[Spatial question records]
┌──

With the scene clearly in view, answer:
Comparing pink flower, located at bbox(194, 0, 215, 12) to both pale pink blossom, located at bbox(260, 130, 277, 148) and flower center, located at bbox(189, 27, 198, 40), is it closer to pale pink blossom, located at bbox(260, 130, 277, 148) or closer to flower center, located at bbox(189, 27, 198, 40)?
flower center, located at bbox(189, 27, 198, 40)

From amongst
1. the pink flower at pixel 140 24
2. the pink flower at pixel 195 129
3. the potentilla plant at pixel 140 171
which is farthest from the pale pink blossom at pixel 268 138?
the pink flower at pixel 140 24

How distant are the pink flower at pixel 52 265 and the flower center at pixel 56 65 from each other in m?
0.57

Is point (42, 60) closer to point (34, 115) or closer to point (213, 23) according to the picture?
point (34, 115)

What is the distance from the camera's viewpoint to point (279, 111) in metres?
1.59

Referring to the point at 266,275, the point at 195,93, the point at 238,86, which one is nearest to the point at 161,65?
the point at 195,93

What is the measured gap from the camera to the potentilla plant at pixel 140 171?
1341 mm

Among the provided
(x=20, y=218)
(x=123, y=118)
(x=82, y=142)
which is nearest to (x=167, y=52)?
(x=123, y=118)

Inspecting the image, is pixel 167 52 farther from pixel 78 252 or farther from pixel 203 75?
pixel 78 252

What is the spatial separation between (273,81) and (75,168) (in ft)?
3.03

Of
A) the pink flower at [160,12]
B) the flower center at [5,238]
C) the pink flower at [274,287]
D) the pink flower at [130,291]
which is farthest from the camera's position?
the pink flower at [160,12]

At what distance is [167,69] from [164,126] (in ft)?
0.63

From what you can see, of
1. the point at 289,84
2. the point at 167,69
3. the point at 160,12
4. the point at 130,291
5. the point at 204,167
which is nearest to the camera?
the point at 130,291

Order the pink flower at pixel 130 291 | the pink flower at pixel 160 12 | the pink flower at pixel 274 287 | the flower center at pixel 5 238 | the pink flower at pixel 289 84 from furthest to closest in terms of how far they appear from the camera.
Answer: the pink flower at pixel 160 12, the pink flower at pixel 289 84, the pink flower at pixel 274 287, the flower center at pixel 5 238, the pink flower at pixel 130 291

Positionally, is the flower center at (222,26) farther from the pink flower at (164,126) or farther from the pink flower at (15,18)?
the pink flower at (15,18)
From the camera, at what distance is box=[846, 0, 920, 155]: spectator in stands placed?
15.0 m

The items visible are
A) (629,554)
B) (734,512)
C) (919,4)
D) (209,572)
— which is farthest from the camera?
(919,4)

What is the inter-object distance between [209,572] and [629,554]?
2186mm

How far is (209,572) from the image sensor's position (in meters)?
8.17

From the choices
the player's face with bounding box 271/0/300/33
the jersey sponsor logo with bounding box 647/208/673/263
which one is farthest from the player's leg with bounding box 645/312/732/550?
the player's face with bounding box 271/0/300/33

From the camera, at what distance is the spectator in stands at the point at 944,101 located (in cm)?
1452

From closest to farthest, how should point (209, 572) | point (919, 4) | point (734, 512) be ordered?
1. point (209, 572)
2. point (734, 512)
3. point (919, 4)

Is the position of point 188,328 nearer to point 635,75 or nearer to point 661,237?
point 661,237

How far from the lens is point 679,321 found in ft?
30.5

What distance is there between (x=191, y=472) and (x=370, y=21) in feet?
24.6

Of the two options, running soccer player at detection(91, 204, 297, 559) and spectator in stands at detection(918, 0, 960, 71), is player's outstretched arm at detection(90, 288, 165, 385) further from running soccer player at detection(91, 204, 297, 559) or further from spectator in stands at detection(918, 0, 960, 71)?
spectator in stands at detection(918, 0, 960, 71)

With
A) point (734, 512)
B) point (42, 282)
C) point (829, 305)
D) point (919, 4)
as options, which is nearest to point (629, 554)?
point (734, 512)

└──

# WHAT NEEDS TO BE DONE
Each line from the one containing "From the camera, at what distance is the" to the final line of the entries above must be returned exactly, and no other line may appear.

# REPLY TO THE EXERCISE
From the camera, at what distance is the spectator in stands at the point at 944,101 located (in cm)?
1452

From closest to farthest, how should point (209, 572) | point (919, 4) | point (734, 512) be ordered?
1. point (209, 572)
2. point (734, 512)
3. point (919, 4)

Is the position of point 188,328 nearer to point 635,75 or nearer to point 661,237?
point 661,237

How far from the lens is point 679,321 found in ft?
30.5

What distance is there between (x=191, y=472) and (x=370, y=21) in feet?
24.6

Of the two options, running soccer player at detection(91, 204, 297, 559) and spectator in stands at detection(918, 0, 960, 71), is player's outstretched arm at detection(90, 288, 165, 385) further from running soccer player at detection(91, 204, 297, 559) or further from spectator in stands at detection(918, 0, 960, 71)?
spectator in stands at detection(918, 0, 960, 71)

With
A) point (734, 512)
B) point (42, 282)
C) point (829, 305)
D) point (919, 4)
as options, which is nearest to point (629, 554)?
point (734, 512)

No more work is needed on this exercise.